Sturges' more recent work in colour is also represented in Notes. The finest example of these is the beautifully judged `Michelle, Montalivet, France, 2001', which loses none of his trademark serenity in the heat of its colour. In that image, a soft reflected mother-of-pearl - muted tones of grey-green, pink and purple from the girl's bedding - surrounds a young girl as she sits as quietly as a thinking buddha, bringing the heavy orangey colour of her naked skin into the compositional as well as subjective foreground. The image brings to mind curious analogies. After looking at it several times I remembered the stricken, lank-haired girl of Edvard Munch's Puberty; the prepubescent subject of `Michelle' is a much-lightened version of the Munch who is unlikely, when her own puberty comes, to suffer in the same way.
Sometimes, Sturges' books carry a tone of misplaced moralism or academicism. He seems to find it necessary to dress his models' actual nakedness with metaphysical justifications. In Notes a simple picture of a boy and girl holding hands (`Eva and Thomas, La Jenny, France 2002') is glossed at length with the photographer's comment that the scene is `Breugel-esque'. What possible connection the work of a sixteenth-century painter might have with the post-industrial leisure world of a nude beach is hard for me to see. Breughel's characters were never painted in such isolated detail and his most famous pictures are bucolic panoramas of villages in the dark of winter. It's significant that boys attract more of this commentary than girls. There are several images of boys in Notes, and their very inclusion is noteworthy since male nudity is such a taboo subject in English-speaking societies, no doubt because of the erotic excitement it arouses. Boys are never treated by Sturges in quite the same way as girls. Girls are taken as graceful and fascinating and sensual in themselves, but boys are just Breughel-esque, or interesting because they look like Michelangelo's David, or academic examples of Sturges' preferred photographic technique.
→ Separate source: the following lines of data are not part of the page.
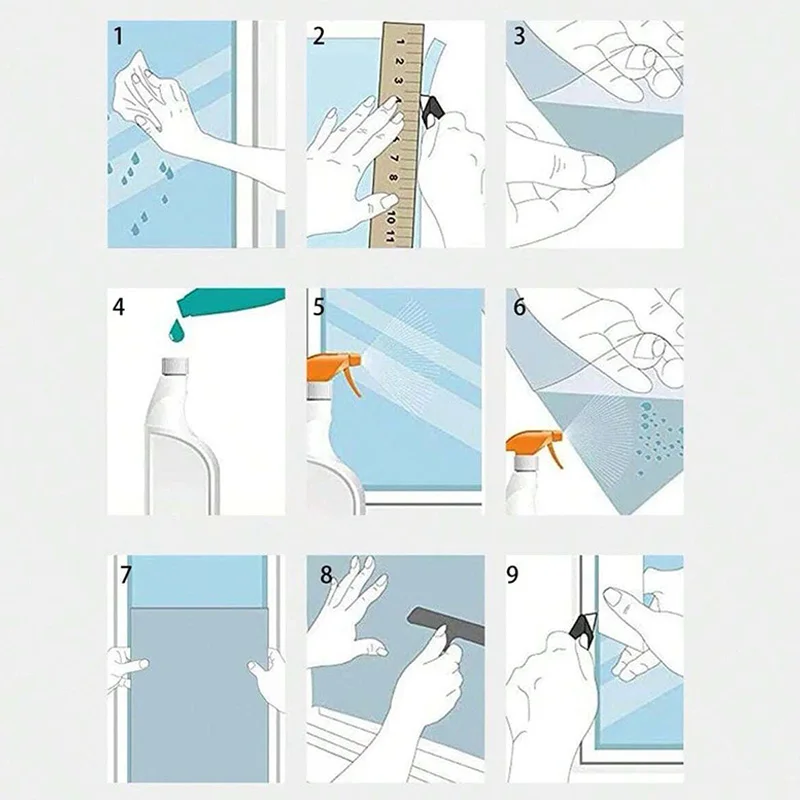 1

2

1 2 3 4 5 6 7 8 9 10 11

3

4

5

6

7

8

9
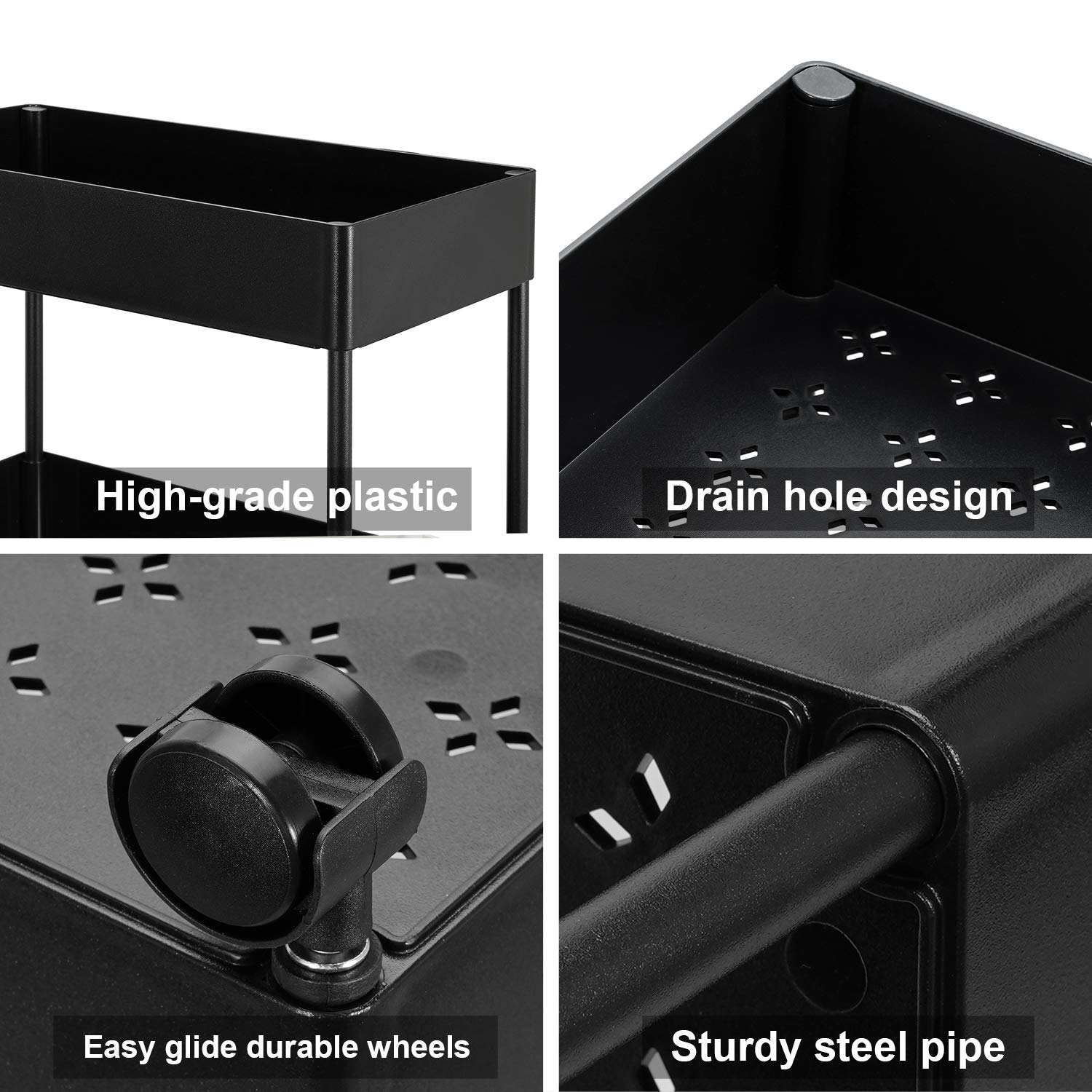 High-grade plastic

Drain hole design

Easy glide durable wheels

Sturdy steel pipe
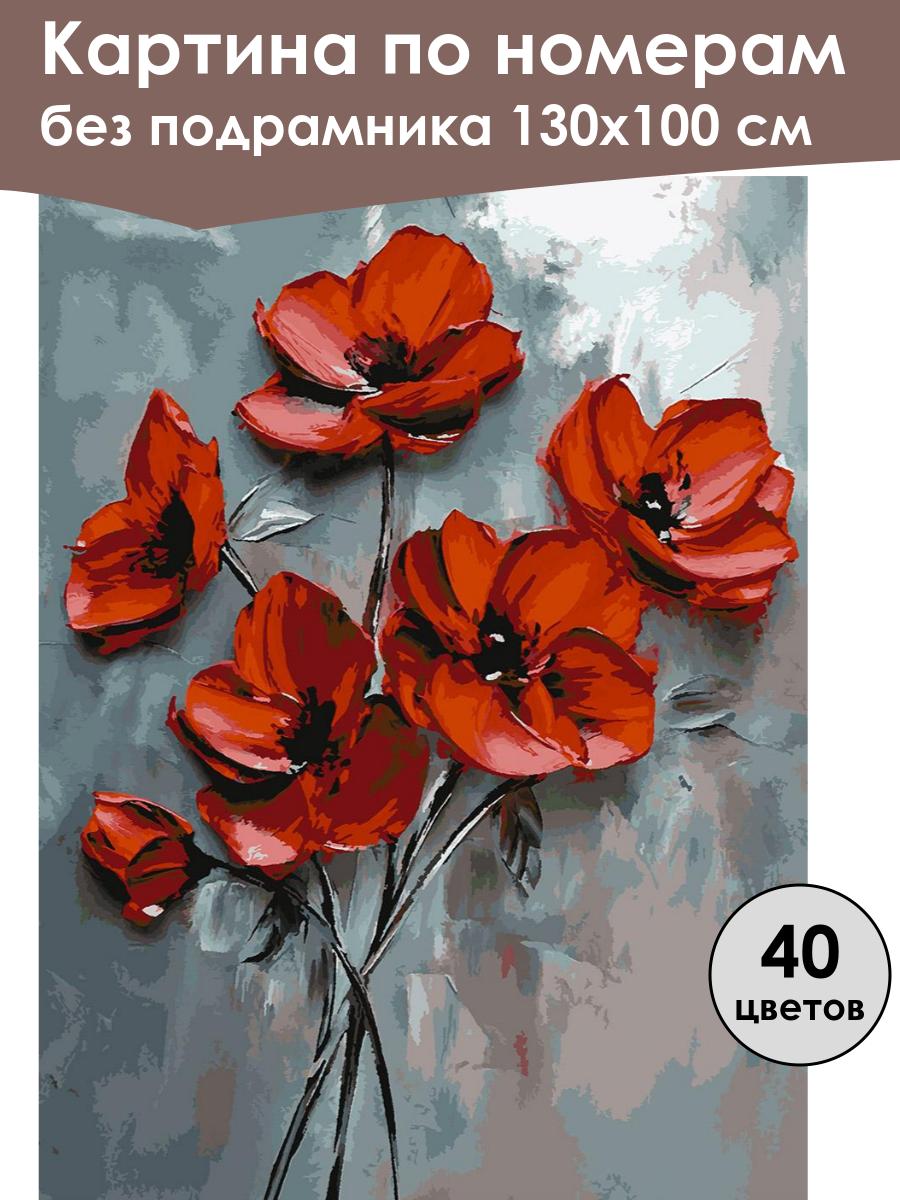 Картина по номерам
без подрамника 130х100 см

40
цветов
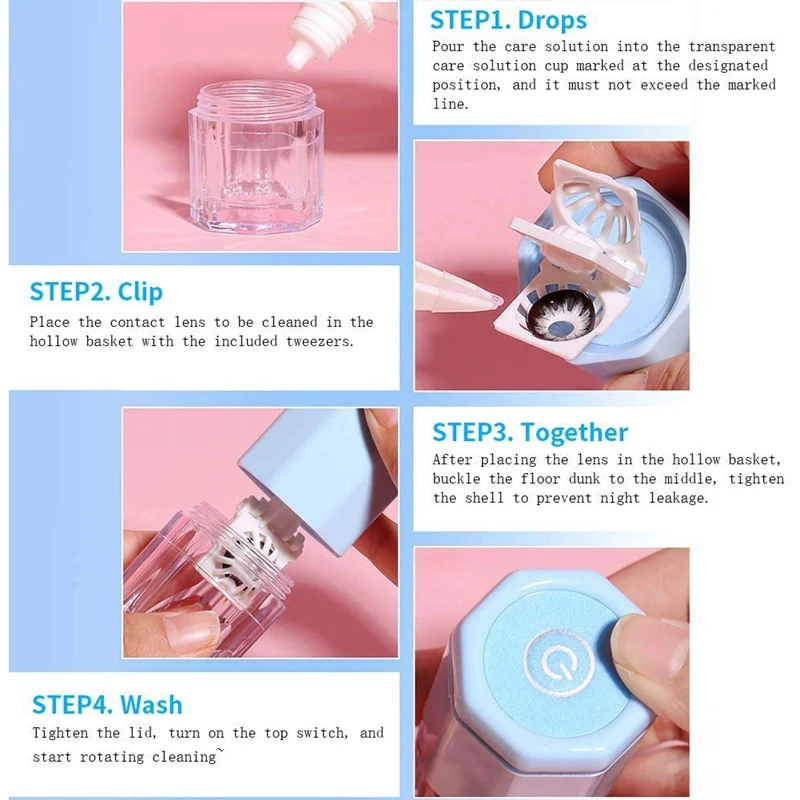 STEP1. Drops
Pour the care solution into the transparent care solution cup marked at the designated position, and it must not exceed the marked line.

STEP2. Clip
Place the contact lens to be cleaned in the hollow basket with the included tweezers.

STEP3. Together
After placing the lens in the hollow basket, buckle the floor dunk to the middle, tighten the shell to prevent night leakage.

STEP4. Wash
Tighten the lid, turn on the top switch, and start rotating cleaning~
They deserve to be valued for being beautiful too.
Academic or metaphysical interpretations of Sturges are not wrong, but unnecessary; naked bodies, sunlight and a beach are about as elemental as things get, and it is this bareness we find startling and interesting and full of sensual appeal, whether male or female.
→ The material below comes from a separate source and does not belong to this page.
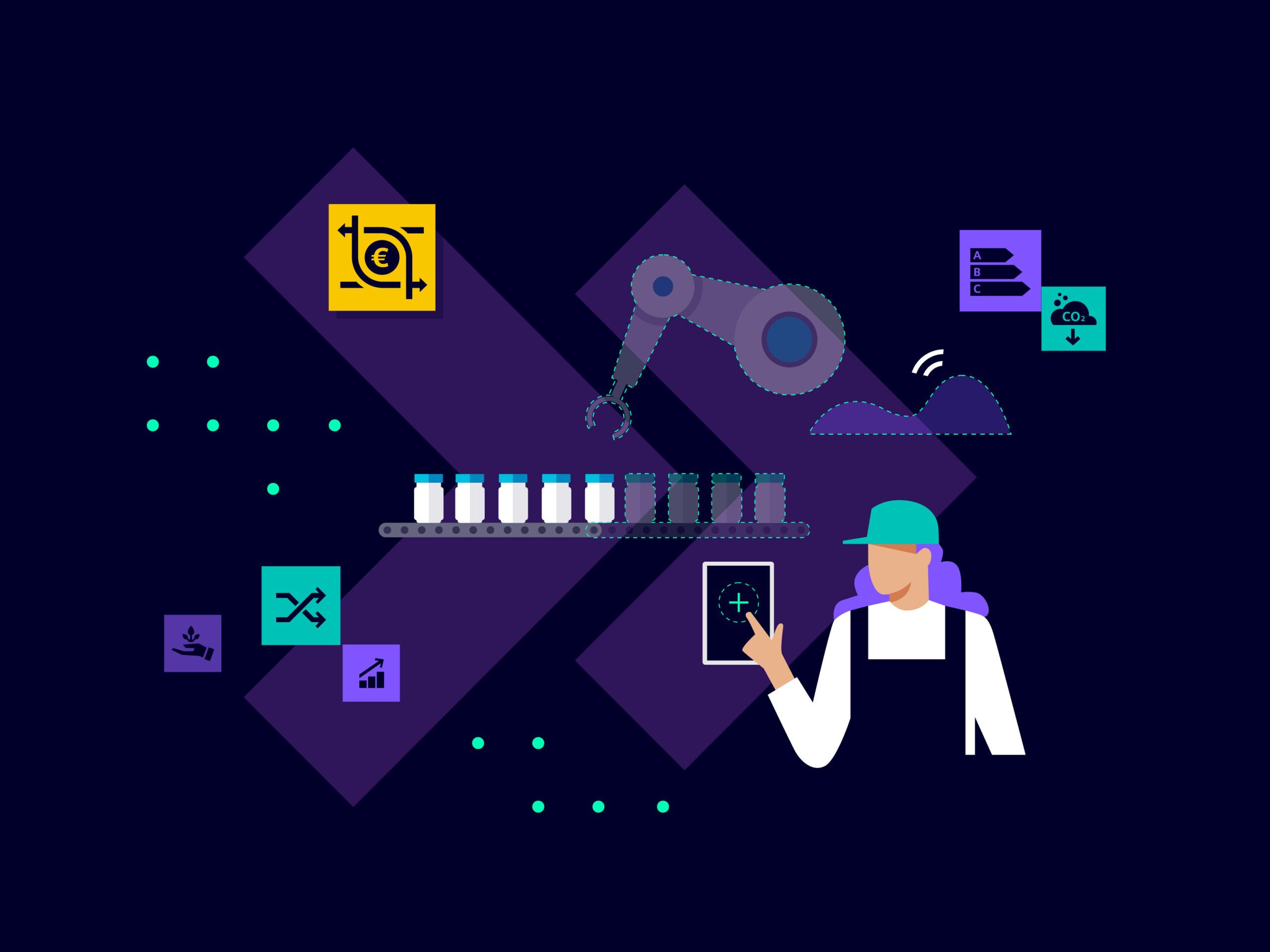 €

A
B
C

$CO_2$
So for all the liberating joie-de-vivre of Notes, a puritan strain remains, albeit mostly in the descriptive texts. I think this is a presently unavoidable outcome of having Americans write about being naked. The images themselves become silly with this moralism at times, too, with figures striving for a waxwork-like ideality. The collection in Notes is interesting as a document of a well-known artist's philosophy and technique and, by showing a world of middle-class naked people enjoying themselves, Sturges' work remains an important document from a sociohistorical point of view - his images demonstrate to puritan cultures that it is possible, given education and money enough for a long holiday each year, to cast off morals and remain a good person.
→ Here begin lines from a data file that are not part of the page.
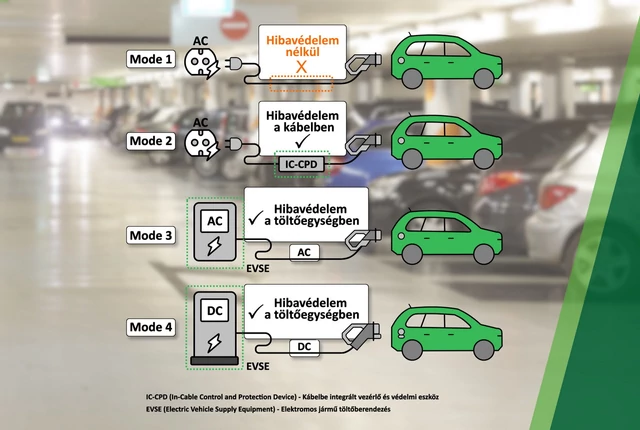 Mode 1
AC
Hibavédelem nélkül
X

Mode 2
AC
Hibavédelem a kábelben
✓
IC-CPD

Mode 3
AC
✓ Hibavédelem a töltőegységben
AC
EVSE

Mode 4
DC
✓ Hibavédelem a töltőegységben
DC
EVSE

IC-CPD (In-Cable Control and Protection Device) - Kábelbe integrált vezérlő és védelmi eszköz
EVSE (Electric Vehicle Supply Equipment) - Elektromos jármű töltőberendezés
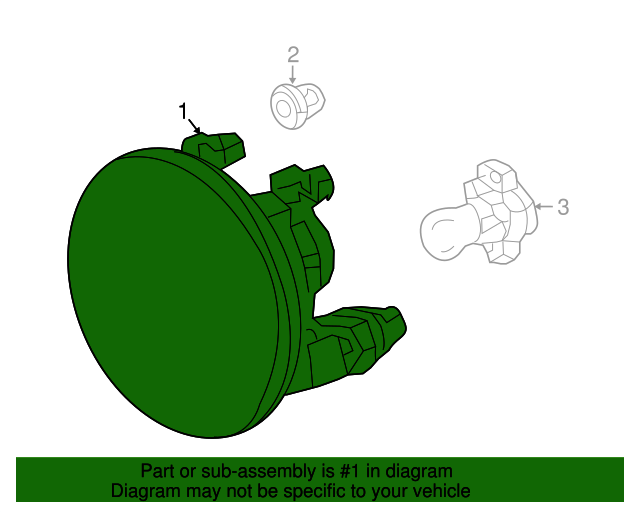 2
1
3
Part or sub-assembly is #1 in diagram
Diagram may not be specific to your vehicle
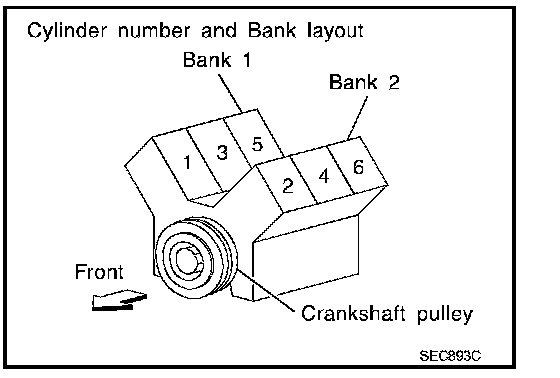 Cylinder number and Bank layout

Bank 1

Bank 2

1 3 5

2 4 6

Front

Crankshaft pulley

SEC893C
`It has taken two thousand years,' wrote Albert Camus in one of his own notebooks, `for us once again to be able to show the body naked on the beaches . . . [I]t has recovered its place in our customs.' He was writing more than a decade before the marshy beaches of Cap d'Agde in the south of France were drained and gradually developed into a seasonal nudist `city' of happy thousands. How lucky we are that a photographer of Sturges' abilities has the courage and the visual skill to document a world delightfully removed from, yet still a part of, the permanently clothed world in which most of us have chosen to live.